查詢GEO時如何限制搜索空間?


0

我正在使用以下命令來檢索daf-2 c的GEO數據集條目。具有高通量測序功能的線蟲:

esearch -db gds -query "daf-2" | efilter -query "expression profiling by high throughput sequencing [DataSet Type] AND Caenorhabditis elegans [organism]"

但是,在我得到的結果中,我注意到我得到了:

23. Impaired Insulin-/IGF1-Signaling Extends Life Span by Promoting Mitochondrial L-Proline Catabolism to Induce a Transient ROS-Signal
(Submitter supplied) Transcriptome profiling of three models with impaired insulin/IGF1 signaling. 1. Deep sequencing of endogenous mRNA from Caenorhabditis elegans N2 var.
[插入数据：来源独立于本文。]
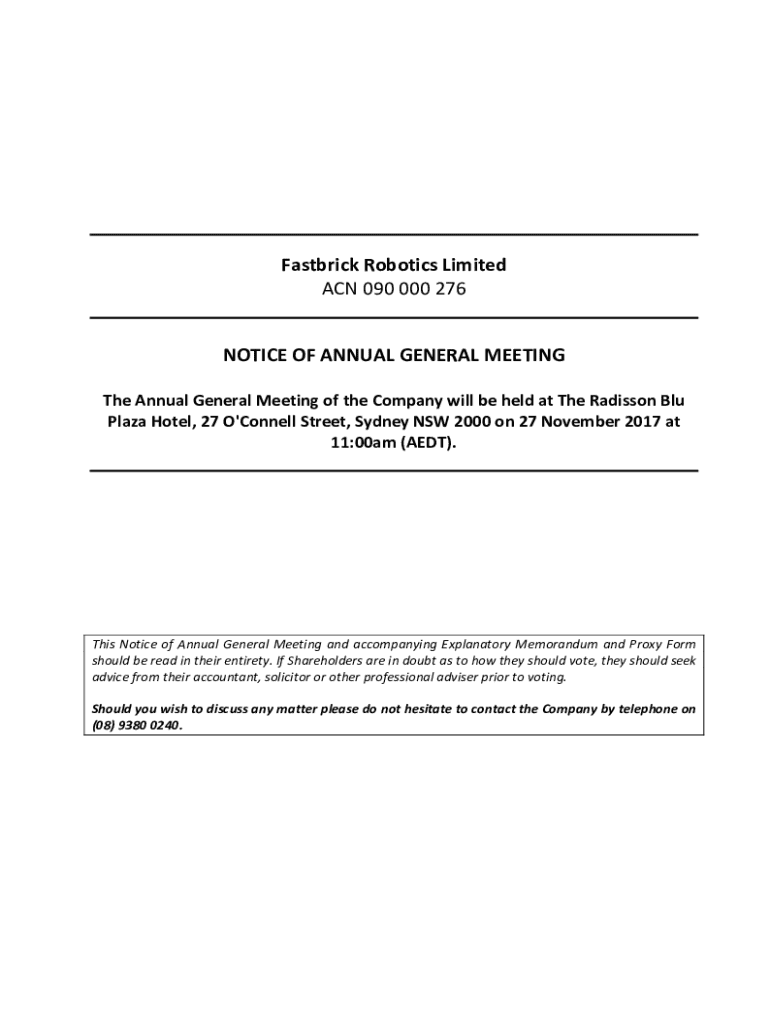 Fastbrick Robotics Limited
ACN 090 000 276

NOTICE OF ANNUAL GENERAL MEETING

The Annual General Meeting of the Company will be held at The Radisson Blu Plaza Hotel, 27 O'Connell Street, Sydney NSW 2000 on 27 November 2017 at 11:00am (AEDT).

This Notice of Annual General Meeting and accompanying Explanatory Memorandum and Proxy Form should be read in their entirety. If Shareholders are in doubt as to how they should vote, they should seek advice from their accountant, solicitor or other professional adviser prior to voting.

Should you wish to discuss any matter please do not hesitate to contact the Company by telephone on (08) 9380 0240.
Bristol (wildtype) and daf-2(e1370) mutant; 2. Deep sequencing  of endogenous mRNA from murine embryonic fibroblasts (MEF)  wildtype and irs1-/- knockout; 3. Deep sequencing of endogenous mRNA from murine embryoinic fibroblast (MEF) insr+/- -lox and insr+/- knockout  Jena Centre for Systems Biology of Ageing - JenAge (www.jenage.de)
Organism:   Mus musculus; Caenorhabditis elegans
Type:       Expression profiling by high throughput sequencing
Platforms: GPL11002 GPL13776 14 Samples
FTP download: GEO (CSV) ftp://ftp.ncbi.nlm.nih.gov/geo/series/GSE36nnn/GSE36041/
SRA Run Selector: https://www.ncbi.nlm.nih.gov/Traces/study/?acc=PRJNA151765
Series      Accession: GSE36041 ID: 200036041

如您所見,在Organism字段中同時存在Mus musculusCaenorhabditis elegans。如何限制搜索,以便僅獲得僅在Caenorhabditis elegans上有效的條目?一種簡單的方法是在查詢中包含NOT Mus Musculus,但這當然意味著我也可以得到其他東西。

我想解決此問題的另一種方法是編寫一個腳本,使用正則表達式進行額外的過濾,但是我想知道是否存在使用電子實用程序功能的更簡單解決方案

0

You can use the following query to first search GEO to get a list of GEO Series of interest, then find all linked SRA runs and perform a second filter step to keep only the SRA runs that satisfy another set of criteria as shown below.

esearch \
  -db gds \
  -query "daf-2[all fields] \
    AND expression profiling by high throughput sequencing [DataSet Type] \
    AND Caenorhabditis elegans [organism]" \
  | elink \
  -db gds -target sra \
  | esearch \
  -query "(#3) \
    AND Caenorhabditis elegans [organism]" \
  | efetch -format runinfo

Here, I am combining two independent queries using the (#3) term in the second query. More information about this is in the "Combining Independent Queries" subsection of "Searching and Filtering" section of the Entrez Direct documentation.